▸ **Exercise details**:
Could you copy out the entries below word for word, from the line containing "this 428×350 image." through the line containing "rusted metal sign [428, 90, 591, 135]", both included, leaving out the pictures?

=== Data for processing ===

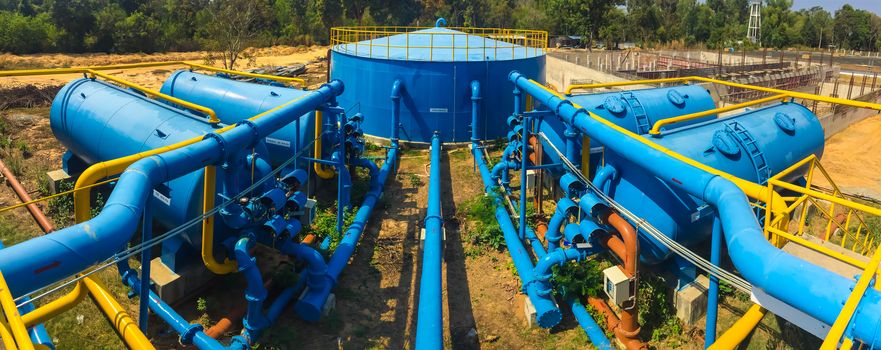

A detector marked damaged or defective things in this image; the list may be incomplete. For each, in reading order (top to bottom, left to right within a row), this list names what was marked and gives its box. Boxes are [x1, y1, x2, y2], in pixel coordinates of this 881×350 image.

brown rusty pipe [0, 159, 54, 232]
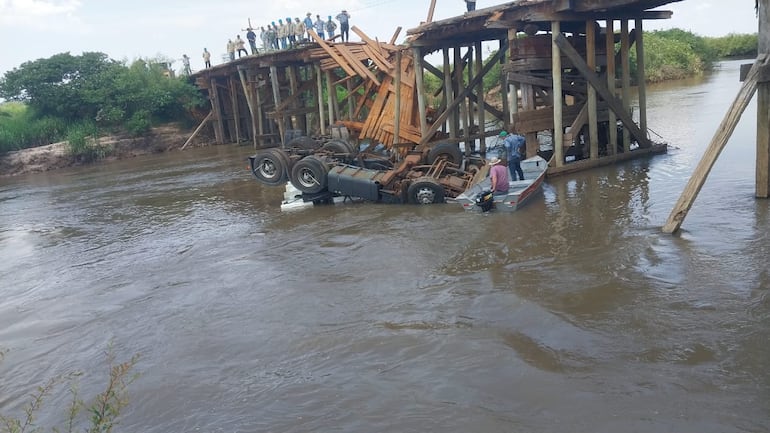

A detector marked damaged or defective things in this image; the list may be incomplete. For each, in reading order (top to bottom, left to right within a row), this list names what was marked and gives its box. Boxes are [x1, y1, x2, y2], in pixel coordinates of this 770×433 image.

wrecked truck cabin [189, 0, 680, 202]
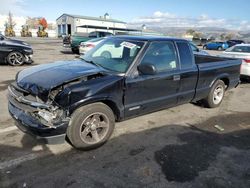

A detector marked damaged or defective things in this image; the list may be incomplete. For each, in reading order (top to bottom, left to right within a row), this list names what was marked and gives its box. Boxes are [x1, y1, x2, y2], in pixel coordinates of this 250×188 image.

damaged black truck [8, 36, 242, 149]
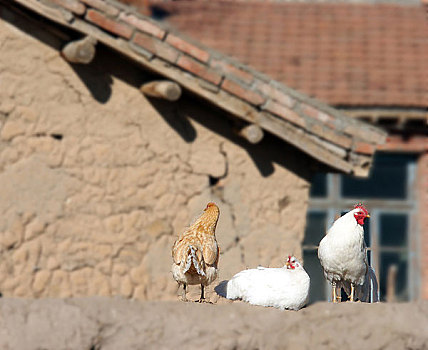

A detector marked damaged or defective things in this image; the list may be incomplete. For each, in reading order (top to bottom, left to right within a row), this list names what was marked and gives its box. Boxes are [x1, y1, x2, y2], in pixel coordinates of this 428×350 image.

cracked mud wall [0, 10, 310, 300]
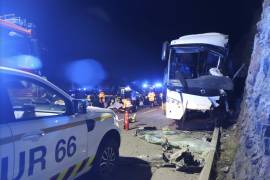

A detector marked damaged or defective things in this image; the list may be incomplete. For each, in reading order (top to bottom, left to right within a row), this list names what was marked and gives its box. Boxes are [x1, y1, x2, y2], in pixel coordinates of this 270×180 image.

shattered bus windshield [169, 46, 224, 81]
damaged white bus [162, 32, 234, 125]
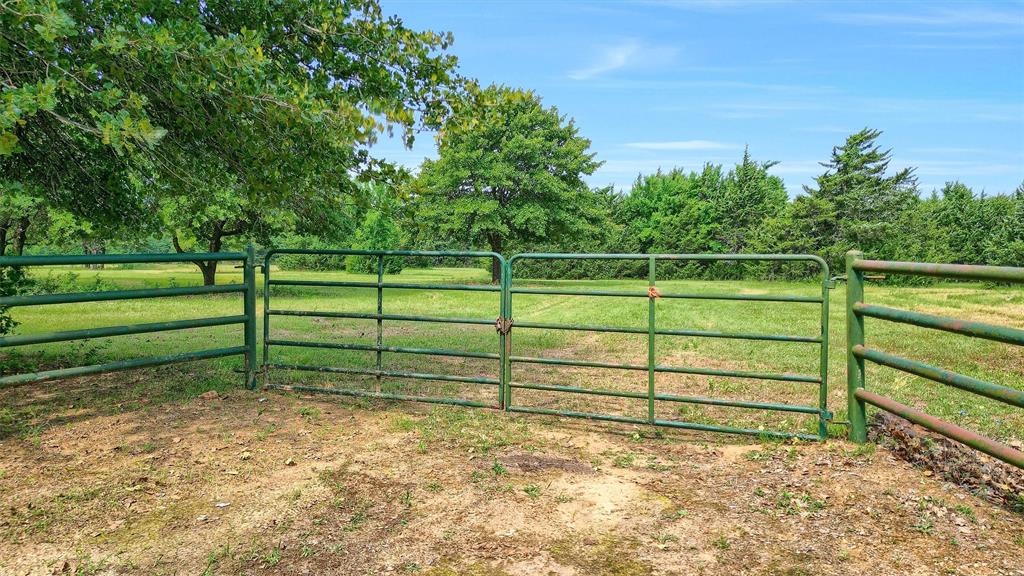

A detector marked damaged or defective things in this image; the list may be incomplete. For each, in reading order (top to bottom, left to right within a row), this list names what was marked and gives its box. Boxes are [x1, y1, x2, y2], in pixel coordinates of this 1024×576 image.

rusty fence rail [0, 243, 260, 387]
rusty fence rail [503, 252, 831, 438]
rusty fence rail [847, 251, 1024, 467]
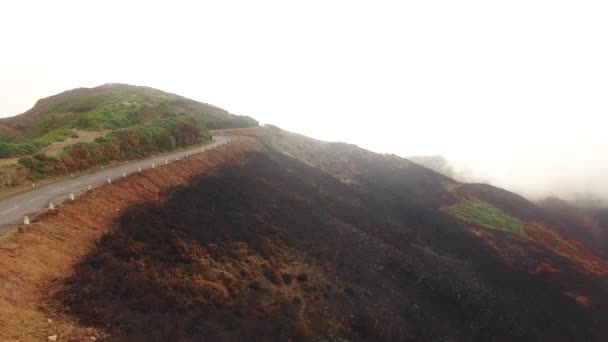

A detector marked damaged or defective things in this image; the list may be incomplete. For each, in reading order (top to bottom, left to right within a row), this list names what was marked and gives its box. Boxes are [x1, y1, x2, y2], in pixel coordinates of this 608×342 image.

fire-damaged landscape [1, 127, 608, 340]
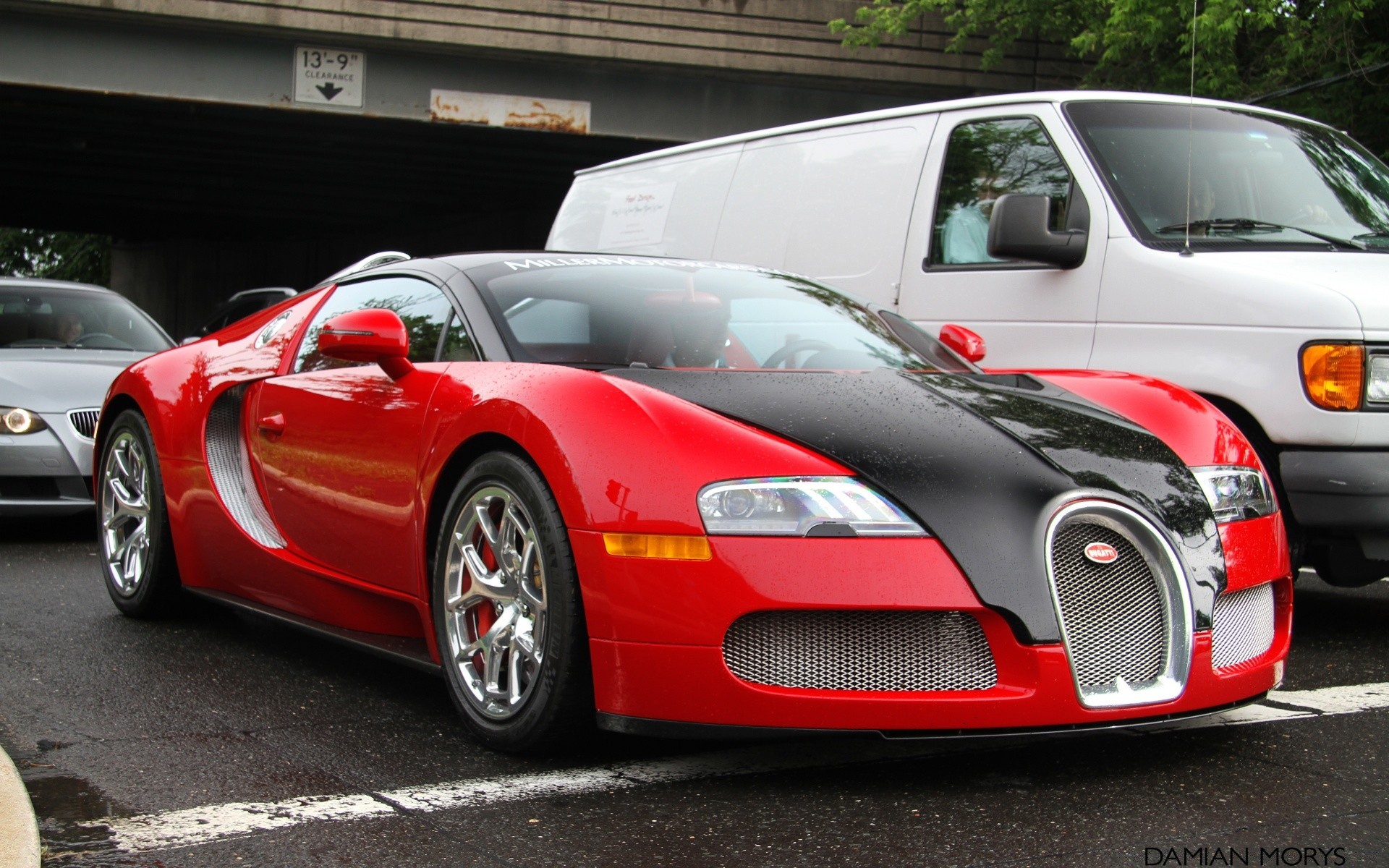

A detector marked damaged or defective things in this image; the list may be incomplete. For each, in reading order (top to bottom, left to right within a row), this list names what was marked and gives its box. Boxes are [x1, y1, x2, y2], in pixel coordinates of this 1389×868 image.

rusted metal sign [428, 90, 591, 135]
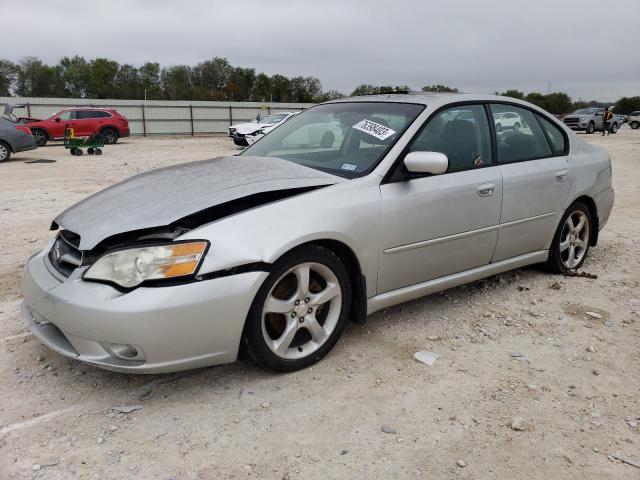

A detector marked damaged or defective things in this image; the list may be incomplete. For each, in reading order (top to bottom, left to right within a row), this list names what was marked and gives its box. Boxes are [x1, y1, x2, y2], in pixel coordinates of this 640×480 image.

===

▸ **Solved problem**:
A detector marked damaged or defective things in this image; the list may be incomplete. For each, in reading order (top to bottom, left to right within a row), this list names what was marked and gives its box. Boxes are [x1, y1, x2, y2], in pixel coordinates of this 428×350 image.

cracked mud wall [0, 10, 310, 300]

A detector marked damaged or defective things in this image; the list may be incomplete. For each, in reading order (top to bottom, left to right within a row), this list names what was marked and gives its box. Boxes are [x1, y1, x2, y2], in pixel coordinates of this 270×180 image.

shattered bus windshield [169, 46, 224, 81]
damaged white bus [162, 32, 234, 125]

A detector marked damaged or defective things in this image; the list may be incomplete. For each, in reading order (top to bottom, left to right within a row), this list names what was marked and gives its box. Boxes are [x1, y1, x2, y2], in pixel coordinates of this 1024×576 image.

rusty fence rail [0, 243, 260, 387]
rusty fence rail [503, 252, 831, 438]
rusty fence rail [847, 251, 1024, 467]

A detector marked damaged or defective things in this image; the list may be incomplete. For each, in reading order (top to bottom, left to right within a row), this list names what was marked and gives its box. Boxes are [x1, y1, x2, y2], in pixel coordinates of this 608×342 image.

fire-damaged landscape [1, 127, 608, 340]

A detector marked damaged or defective things in this image; the list may be incomplete. For each, in reading order (top to bottom, left to right within a row), this list names what was marked and gives its box. Boxes are [x1, y1, x2, y2], in pixel coordinates of this 1389×868 image.

rusted metal sign [428, 90, 591, 135]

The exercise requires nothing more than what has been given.